While technically concise with just three words, this is under-specification rather than effective brevity. The description fails to provide necessary context and doesn't earn its place as a helpful tool description. It's too minimal to be considered well-structured for agent understanding.

Shorter descriptions cost fewer tokens and are easier for agents to parse. Every sentence should earn its place.

Completeness2/5

Given the tool's complexity, does the description cover enough for an agent to succeed on first attempt?

Given 7 parameters, no annotations, and no output schema, the description is inadequate. It doesn't explain what 'party coordinated expenditures' are, how results are returned, or any behavioral aspects. The agent would struggle to use this tool effectively without significant additional context or trial-and-error.

Complex tools with many parameters or behaviors need more documentation. Simple tools need less. This dimension scales expectations accordingly.

Parameters3/5

Does the description clarify parameter syntax, constraints, interactions, or defaults beyond what the schema provides?

Schema description coverage is 100%, so all parameters are documented in the input schema with clear descriptions. The description adds no additional parameter information beyond what's in the schema. According to scoring rules, when schema coverage is high (>80%), the baseline is 3 even with no param info in the description.

Input schemas describe structure but not intent.
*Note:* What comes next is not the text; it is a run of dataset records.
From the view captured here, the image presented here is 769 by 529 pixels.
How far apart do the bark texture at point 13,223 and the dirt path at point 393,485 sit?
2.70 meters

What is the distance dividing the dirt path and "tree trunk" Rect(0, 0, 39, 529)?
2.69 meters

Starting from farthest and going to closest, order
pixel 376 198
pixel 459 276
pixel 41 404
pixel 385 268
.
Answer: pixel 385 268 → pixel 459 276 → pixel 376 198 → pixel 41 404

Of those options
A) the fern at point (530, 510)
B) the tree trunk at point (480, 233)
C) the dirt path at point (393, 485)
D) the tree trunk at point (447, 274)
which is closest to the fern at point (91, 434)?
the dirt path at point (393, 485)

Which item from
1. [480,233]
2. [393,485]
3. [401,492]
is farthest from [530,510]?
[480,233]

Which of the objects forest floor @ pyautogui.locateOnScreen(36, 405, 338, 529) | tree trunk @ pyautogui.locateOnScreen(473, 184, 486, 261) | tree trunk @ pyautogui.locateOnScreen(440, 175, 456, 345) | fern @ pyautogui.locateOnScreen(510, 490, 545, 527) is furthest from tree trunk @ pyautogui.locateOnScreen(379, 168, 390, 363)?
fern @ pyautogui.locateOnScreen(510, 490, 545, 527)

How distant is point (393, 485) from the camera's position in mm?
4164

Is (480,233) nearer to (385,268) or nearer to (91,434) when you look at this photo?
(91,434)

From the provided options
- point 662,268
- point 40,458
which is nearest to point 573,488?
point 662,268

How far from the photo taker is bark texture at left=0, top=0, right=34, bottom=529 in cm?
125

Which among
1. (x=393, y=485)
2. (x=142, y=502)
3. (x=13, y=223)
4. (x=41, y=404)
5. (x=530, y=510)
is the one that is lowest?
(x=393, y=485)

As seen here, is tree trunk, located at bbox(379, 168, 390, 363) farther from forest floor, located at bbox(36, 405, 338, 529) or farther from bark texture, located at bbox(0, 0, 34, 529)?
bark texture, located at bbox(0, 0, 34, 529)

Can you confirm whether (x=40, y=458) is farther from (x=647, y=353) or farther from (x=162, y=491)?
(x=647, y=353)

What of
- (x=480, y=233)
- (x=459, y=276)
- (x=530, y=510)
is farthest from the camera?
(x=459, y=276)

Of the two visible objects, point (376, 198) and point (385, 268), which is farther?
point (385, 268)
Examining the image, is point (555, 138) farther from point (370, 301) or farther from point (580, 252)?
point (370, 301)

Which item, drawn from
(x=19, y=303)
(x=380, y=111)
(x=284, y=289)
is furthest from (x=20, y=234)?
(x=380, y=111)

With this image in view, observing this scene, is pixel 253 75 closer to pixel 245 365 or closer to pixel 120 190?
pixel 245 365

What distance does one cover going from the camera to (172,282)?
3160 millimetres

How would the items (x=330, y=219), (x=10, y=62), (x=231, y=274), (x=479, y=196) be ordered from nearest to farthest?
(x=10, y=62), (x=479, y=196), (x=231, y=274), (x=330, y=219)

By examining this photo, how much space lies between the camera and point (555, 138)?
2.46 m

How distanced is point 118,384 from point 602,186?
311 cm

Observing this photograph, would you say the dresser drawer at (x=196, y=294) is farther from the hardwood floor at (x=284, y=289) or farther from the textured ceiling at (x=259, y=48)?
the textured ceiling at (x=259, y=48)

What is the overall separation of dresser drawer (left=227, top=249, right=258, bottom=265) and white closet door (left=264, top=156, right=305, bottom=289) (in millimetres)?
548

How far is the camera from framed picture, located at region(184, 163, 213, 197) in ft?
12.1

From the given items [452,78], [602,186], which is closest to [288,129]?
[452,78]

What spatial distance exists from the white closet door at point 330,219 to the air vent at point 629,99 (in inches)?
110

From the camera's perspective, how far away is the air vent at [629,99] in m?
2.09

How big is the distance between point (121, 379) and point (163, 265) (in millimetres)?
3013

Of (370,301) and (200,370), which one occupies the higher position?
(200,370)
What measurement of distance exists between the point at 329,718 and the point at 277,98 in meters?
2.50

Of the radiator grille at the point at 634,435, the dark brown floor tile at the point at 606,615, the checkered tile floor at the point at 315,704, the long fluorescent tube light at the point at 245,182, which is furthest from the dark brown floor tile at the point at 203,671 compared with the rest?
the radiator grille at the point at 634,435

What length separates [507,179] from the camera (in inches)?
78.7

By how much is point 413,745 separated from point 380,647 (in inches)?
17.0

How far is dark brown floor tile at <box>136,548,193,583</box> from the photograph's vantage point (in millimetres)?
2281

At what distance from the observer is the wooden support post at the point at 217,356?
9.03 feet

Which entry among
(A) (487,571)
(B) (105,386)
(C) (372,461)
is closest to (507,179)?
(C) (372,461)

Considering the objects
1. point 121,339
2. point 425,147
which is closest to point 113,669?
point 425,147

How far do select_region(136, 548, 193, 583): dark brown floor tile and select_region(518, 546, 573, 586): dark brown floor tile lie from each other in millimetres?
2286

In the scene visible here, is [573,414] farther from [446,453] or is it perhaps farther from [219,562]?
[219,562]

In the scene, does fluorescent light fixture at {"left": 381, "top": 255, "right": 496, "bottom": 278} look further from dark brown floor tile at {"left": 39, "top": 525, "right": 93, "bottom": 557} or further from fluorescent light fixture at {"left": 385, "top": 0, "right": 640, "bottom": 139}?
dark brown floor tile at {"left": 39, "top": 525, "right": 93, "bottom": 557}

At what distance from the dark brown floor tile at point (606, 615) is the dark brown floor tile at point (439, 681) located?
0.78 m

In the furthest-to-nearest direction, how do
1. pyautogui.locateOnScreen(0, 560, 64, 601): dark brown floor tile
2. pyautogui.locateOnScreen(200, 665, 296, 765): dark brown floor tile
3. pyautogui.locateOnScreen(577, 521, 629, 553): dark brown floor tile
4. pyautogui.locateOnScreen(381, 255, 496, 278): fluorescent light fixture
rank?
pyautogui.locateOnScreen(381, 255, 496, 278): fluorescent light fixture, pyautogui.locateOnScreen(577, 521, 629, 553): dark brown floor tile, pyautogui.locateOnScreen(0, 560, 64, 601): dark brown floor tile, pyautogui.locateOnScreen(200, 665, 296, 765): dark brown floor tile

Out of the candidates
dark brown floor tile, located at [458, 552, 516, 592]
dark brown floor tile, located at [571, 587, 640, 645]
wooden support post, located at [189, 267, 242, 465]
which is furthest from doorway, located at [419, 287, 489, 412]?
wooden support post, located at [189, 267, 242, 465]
Descriptions should explain non-obvious parameter relationships and valid value ranges.

Purpose2/5

Does the description clearly state what the tool does and how it differs from similar tools?

The description 'Get party coordinated expenditures' is essentially a tautology that restates the tool name. It provides the basic verb ('Get') and resource ('party coordinated expenditures') but lacks specificity about what exactly is being retrieved or any distinguishing features from sibling tools like get_independent_expenditures or get_communication_costs. No additional context about scope or format is provided.

Agents choose between tools based on descriptions. A clear purpose with a specific verb and resource helps agents select the right tool.

Usage Guidelines1/5

Does the description explain when to use this tool, when not to, or what alternatives exist?

The description provides no guidance on when to use this tool versus alternatives. There is no mention of context, prerequisites, or comparisons to sibling tools like get_independent_expenditures or get_communication_costs, which appear related to expenditure tracking. The agent receives no help in selecting between these options.

Agents often have multiple tools that could apply. Explicit usage guidance like "use X instead of Y when Z" prevents misuse.